This agrees with Eisendrath's study except in spiral type of union. On comparing the above studies, the most common type of union of cystic duct with common hepatic duct is angular type (Table 2).

Surgical Importance

In parallel type of union, both the cystic duct and common hepatic duct are closely bound together and their separation becomes difficult. Moreover, in parallel type two ducts may closely adherent to each other, so it is difficult to put a clamp without injuring common hepatic duct. In addition to this, "cystic duct remnant syndrome" may occur in parallel type of union with various sequelae leading to post cholecystectomy symptoms being the site of chronic inflammation, lithiasis or neuroma formation. (5)

Johnston and Anson reported that it is obvious that both parallel and spiral type of union presents difficulty in surgery. (6)

Level of Termination of Cystic Duct The Levels of Termination of Cystic Duct with Common Hepatic Ducts are,

1. High level.

2. Low level.

3. Normal level.

In high level of union cystic duct unites with common hepatic duct close to the bifurcation of right and left hepatic ducts. In this level the common hepatic duct length is very small than its average and common bile duct length is more.

In low level of termination, cystic duct unites with common hepatic duct further away from the bifurcation to make common hepatic duct longer than common bile duct.

In normal level of union, common bile duct is longer than common hepatic duct.

Hossein Mahour, study on 100 specimens, described about the height of termination of cystic duct. In that, in 80% of cases cystic duct runs obliquely to join common hepatic duct. This type gives a short hepaticus and long common bile duct; this type was observed to be more common. In 18% of cases low level of union and in 1.5% of cases high level of union was noted.

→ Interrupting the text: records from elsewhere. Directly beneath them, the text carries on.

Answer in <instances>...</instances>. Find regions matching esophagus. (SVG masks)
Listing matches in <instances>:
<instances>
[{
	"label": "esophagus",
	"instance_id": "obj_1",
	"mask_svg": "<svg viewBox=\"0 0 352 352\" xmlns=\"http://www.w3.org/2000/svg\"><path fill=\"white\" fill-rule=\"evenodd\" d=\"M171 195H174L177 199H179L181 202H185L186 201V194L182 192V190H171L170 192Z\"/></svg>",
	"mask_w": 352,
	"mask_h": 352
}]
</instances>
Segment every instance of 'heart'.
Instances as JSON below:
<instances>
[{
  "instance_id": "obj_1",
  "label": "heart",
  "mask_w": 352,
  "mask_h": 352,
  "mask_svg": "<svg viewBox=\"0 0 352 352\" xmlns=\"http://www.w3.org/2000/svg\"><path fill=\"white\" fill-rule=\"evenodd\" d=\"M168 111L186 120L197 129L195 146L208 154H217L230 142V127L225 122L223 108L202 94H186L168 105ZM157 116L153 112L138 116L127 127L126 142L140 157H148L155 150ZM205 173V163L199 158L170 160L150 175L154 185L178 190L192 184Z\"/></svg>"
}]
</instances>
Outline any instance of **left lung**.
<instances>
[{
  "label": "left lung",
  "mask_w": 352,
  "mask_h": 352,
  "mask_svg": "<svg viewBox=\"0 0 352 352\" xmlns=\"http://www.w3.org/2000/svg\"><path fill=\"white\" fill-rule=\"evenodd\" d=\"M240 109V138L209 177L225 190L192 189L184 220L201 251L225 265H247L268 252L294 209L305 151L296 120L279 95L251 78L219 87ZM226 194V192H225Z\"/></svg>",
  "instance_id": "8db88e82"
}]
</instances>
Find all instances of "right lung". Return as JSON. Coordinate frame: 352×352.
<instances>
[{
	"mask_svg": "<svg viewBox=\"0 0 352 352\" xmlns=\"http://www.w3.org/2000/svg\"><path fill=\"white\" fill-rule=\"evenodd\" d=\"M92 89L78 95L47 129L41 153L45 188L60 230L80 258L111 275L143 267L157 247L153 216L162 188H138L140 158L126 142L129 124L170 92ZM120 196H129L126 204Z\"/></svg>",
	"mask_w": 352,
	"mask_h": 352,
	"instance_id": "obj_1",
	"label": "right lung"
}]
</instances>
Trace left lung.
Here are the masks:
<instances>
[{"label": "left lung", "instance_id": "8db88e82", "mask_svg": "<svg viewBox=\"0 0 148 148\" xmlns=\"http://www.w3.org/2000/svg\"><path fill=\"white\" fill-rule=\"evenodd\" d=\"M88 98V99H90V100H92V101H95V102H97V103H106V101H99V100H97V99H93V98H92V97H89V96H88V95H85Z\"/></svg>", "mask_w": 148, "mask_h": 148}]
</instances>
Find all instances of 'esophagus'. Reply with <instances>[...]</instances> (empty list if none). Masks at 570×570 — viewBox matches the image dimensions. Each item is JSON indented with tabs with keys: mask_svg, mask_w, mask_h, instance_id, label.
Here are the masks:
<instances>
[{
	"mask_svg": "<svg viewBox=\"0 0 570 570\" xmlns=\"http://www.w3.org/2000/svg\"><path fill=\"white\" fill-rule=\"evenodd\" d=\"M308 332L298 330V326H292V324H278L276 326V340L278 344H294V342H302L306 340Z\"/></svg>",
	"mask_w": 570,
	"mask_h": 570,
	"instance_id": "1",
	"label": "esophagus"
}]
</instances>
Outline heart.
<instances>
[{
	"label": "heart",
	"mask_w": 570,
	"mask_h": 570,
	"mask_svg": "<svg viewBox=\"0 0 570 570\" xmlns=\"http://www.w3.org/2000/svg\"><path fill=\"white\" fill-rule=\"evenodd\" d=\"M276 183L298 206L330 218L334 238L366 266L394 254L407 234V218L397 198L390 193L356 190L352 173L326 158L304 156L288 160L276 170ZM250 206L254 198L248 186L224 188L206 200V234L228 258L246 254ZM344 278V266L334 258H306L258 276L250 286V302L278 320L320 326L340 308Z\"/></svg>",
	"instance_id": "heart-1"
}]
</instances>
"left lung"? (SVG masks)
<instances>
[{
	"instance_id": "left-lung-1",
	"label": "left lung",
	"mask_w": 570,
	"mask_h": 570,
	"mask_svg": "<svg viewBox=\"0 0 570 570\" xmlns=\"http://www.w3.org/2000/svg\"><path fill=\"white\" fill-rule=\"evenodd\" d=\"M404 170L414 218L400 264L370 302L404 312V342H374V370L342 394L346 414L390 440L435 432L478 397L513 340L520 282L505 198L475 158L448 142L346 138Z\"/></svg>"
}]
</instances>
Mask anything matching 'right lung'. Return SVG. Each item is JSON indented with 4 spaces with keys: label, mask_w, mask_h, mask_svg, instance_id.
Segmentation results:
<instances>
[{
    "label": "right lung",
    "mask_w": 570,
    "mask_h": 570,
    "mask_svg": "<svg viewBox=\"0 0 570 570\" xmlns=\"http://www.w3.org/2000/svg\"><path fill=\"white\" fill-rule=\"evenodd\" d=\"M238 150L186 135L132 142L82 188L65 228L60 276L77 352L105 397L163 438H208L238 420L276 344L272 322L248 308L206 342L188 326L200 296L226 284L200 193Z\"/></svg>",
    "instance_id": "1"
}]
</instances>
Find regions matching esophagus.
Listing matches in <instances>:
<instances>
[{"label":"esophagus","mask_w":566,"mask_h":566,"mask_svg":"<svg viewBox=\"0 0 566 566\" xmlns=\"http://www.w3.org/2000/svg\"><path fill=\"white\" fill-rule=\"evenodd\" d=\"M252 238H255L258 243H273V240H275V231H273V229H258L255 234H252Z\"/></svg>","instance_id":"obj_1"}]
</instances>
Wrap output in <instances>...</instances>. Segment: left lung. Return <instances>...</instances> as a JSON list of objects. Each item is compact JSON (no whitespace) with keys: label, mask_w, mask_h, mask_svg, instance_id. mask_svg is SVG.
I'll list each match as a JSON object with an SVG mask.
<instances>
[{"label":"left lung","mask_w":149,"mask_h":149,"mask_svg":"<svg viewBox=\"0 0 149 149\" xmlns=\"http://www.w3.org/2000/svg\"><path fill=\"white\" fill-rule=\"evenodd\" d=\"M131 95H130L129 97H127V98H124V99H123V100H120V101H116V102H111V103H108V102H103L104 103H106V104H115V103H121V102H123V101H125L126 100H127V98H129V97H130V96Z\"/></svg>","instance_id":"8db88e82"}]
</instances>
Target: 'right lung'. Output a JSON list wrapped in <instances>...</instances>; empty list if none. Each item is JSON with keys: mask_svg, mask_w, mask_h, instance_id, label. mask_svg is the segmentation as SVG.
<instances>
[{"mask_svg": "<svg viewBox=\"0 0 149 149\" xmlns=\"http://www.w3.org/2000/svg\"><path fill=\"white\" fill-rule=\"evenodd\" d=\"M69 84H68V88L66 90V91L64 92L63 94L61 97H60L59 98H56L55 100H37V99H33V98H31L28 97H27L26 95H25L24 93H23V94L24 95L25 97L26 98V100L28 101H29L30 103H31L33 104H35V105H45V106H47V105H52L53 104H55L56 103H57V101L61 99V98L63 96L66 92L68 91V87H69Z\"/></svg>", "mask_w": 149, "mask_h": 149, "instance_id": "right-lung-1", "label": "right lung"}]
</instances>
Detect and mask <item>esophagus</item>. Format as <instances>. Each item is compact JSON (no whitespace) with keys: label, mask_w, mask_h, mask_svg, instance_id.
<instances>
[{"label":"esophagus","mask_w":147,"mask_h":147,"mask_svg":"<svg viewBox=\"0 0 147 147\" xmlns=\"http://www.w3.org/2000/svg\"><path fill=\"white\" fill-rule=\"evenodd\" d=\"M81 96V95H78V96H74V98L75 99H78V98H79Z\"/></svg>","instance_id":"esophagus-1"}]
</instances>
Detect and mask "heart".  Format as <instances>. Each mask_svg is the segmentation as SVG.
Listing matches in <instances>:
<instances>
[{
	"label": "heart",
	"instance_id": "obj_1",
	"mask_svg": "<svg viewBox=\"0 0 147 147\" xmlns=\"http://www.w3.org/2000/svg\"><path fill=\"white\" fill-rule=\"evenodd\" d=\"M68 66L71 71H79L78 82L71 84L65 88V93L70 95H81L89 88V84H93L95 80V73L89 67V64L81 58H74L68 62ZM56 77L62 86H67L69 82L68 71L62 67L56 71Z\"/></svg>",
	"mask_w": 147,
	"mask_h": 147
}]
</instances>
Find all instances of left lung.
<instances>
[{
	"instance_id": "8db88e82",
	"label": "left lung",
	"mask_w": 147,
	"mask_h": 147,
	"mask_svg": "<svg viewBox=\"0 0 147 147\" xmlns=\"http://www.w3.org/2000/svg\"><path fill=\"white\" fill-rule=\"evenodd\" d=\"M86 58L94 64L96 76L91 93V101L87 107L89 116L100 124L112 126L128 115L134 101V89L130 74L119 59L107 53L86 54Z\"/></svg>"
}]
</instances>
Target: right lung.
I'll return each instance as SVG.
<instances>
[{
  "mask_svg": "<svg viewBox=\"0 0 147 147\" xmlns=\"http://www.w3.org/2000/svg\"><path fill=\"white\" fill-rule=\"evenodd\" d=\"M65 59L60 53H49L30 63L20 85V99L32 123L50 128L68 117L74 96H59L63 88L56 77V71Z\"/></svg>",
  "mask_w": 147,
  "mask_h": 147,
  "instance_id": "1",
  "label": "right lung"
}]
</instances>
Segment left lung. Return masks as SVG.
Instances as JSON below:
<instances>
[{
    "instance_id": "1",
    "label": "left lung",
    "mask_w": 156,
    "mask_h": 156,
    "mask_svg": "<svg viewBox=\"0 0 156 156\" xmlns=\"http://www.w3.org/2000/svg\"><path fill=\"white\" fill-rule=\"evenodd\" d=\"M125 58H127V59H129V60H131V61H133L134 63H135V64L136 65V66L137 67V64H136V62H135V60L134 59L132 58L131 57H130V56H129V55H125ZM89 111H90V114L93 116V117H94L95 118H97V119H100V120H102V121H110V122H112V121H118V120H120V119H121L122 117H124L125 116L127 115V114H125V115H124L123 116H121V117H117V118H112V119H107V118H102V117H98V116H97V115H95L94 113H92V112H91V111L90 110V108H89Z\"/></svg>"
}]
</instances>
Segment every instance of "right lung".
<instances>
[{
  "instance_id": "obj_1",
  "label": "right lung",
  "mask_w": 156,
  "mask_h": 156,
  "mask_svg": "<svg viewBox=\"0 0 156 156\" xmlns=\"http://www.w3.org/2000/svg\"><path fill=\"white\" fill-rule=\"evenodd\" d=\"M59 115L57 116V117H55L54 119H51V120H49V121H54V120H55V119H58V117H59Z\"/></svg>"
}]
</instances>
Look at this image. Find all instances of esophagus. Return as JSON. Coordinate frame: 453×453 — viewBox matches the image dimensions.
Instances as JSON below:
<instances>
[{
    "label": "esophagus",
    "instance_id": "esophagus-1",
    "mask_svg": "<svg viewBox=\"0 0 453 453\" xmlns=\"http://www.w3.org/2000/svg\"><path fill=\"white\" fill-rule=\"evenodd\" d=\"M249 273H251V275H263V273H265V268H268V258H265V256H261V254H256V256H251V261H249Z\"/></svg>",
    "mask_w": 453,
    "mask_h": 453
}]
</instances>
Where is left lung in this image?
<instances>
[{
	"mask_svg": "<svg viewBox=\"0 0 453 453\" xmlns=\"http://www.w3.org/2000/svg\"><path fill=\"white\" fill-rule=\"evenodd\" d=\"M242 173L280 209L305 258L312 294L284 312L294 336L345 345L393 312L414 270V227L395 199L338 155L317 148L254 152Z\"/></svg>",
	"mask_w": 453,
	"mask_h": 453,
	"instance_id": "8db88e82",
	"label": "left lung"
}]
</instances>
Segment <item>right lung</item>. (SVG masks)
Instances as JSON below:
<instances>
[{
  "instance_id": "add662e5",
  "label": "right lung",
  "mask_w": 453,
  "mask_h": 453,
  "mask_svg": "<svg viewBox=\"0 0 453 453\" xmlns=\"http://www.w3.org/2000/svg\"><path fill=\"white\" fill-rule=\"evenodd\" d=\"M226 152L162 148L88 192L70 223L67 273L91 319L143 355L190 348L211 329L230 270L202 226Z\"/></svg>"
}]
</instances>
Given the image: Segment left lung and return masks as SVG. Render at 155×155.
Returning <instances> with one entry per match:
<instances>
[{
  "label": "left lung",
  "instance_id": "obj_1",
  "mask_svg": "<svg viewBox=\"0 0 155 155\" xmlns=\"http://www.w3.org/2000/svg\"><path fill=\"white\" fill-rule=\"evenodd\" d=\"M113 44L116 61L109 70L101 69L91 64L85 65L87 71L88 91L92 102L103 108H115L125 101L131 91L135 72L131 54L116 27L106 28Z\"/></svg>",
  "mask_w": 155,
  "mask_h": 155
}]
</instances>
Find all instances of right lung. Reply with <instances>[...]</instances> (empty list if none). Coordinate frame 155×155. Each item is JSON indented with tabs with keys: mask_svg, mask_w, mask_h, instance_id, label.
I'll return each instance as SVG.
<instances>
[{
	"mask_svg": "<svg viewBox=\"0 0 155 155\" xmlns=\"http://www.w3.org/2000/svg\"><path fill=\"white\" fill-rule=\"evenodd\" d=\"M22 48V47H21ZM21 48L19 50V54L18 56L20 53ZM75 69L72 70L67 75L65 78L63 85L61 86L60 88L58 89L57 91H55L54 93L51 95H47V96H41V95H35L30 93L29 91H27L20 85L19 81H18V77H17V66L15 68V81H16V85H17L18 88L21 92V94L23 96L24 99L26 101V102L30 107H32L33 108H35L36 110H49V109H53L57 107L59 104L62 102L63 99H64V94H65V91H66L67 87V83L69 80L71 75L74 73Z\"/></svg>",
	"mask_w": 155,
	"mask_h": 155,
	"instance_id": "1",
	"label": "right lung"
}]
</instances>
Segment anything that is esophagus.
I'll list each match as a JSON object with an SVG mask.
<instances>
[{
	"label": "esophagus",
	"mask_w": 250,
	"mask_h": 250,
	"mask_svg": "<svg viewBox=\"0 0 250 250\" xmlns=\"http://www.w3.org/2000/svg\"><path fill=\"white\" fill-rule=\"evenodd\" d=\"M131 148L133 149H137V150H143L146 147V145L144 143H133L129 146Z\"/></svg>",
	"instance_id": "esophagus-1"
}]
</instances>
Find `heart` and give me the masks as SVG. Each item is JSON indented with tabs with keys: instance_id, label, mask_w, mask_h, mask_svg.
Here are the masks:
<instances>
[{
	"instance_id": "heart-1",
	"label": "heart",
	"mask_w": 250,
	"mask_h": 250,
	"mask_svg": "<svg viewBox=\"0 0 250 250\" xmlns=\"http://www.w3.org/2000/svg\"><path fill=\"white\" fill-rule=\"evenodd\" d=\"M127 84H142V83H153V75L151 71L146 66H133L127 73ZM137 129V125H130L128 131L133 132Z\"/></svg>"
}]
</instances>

In the present study, normal level of union of cystic duct with common hepatic duct was visualized in 80% (40) of cases, high level of union of cystic duct with common hepatic duct was observed in 20% (10) of cases and low level of union was not noted in any dissection specimens. Hence, the present study coincides with that of Hossein Mahour in terms of normal level of union, but not regarding high and of low level of union.

The level of union, high or low insertion of cystic duct carries significant because of the potential for injury in biliary surgery. (7) (Table 3).

Course and Arrangement of Structures in Hepatoduodenal Ligament

Arrangements of structures in hepatoduodenal ligament described by Hollinshead. (8) is CBD lies anterior and to the right, hepatic artery lies anterior just to the left of common bile duct. The portal vein lies behind the duct and artery usually larger and to the left of the duct.

He also mentioned that not more than 1/3 of liver shows the so called normal arrangement, remaining 2/3 presents with variation from this and many of them carries direct surgical importance.

In present study the arrangement of structures was observed to be the same as mentioned by Hollingshead, except in 2.5% of cases in which the common bile duct lies anterior and to the right in the actual edge of hepatoduodenal ligament. The hepatic artery lies anterior just to the left of common bile duct. The portal vein lies behind the duct and artery and to the right of duct.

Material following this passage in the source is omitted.